Petunjuk Tugas: Ubah bagian kutipan tentang layanan internet mulai dari "Layanan internet membutuhkan" dan berakhir pada "bayar bagi pelanggan." dengan mengganti "pelanggan" menjadi "konsumen".

Kutipan Pilihan:
↓
Menurut Agung, Indonesia sebaiknya tak dipandang seragam karena penyediaan jaringan pada daerah tertentu tergolong sulit. Daerah-daerah itu perlu didukung dengan penetrasi internet mulai dari 1 Mbps, misalnya, ketimbang langsung mematok 100 Mbps.
Layanan internet membutuhkan jaringan nasional dan internasional. Pada jaringan internasional, harganya relatif mahal, belum lagi ketersediaan titik keberadaan (point of presence) baru tersedia di kota-kota tertentu. Adopsi kecepatan internet 100 Mbps dapat dimulai dari kota-kota besar di Indonesia sebagai percontohan sekaligus patokan, kemudian dapat dilakukan bertahap.
Layanan internet perlu menyeimbangkan kemampuan menggelar jaringan dan layanan bagi operator, serta perhitungan perolehan laba. Pertimbangan lain pada kebutuhan dan kemampuan bayar bagi pelanggan.
↑
Data Terekam:
↓
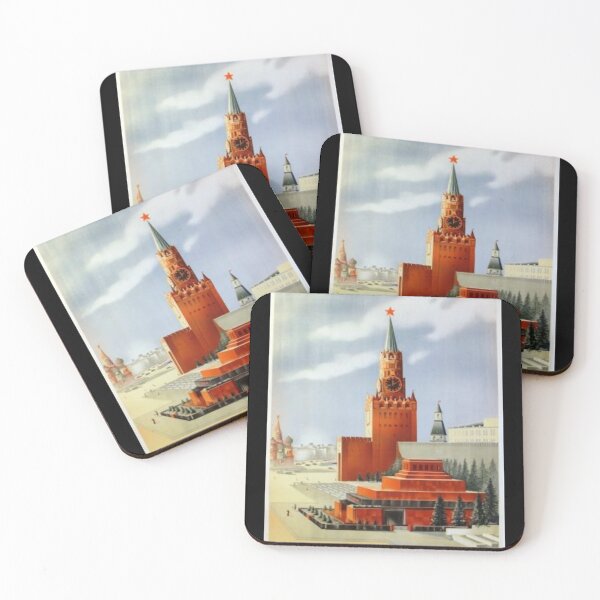 Item preview, Soviet USSR Propaganda Vintage Moscow 1930 Poster Retro CCCP designed and sold by TopTeeShop.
↑
Penyelesaian:
Layanan internet membutuhkan jaringan nasional dan internasional. Pada jaringan internasional, harganya relatif mahal, belum lagi ketersediaan titik keberadaan (point of presence) baru tersedia di kota-kota tertentu. Adopsi kecepatan internet 100 Mbps dapat dimulai dari kota-kota besar di Indonesia sebagai percontohan sekaligus patokan, kemudian dapat dilakukan bertahap.
Layanan internet perlu menyeimbangkan kemampuan menggelar jaringan dan layanan bagi operator, serta perhitungan perolehan laba. Pertimbangan lain pada kebutuhan dan kemampuan bayar bagi konsumen.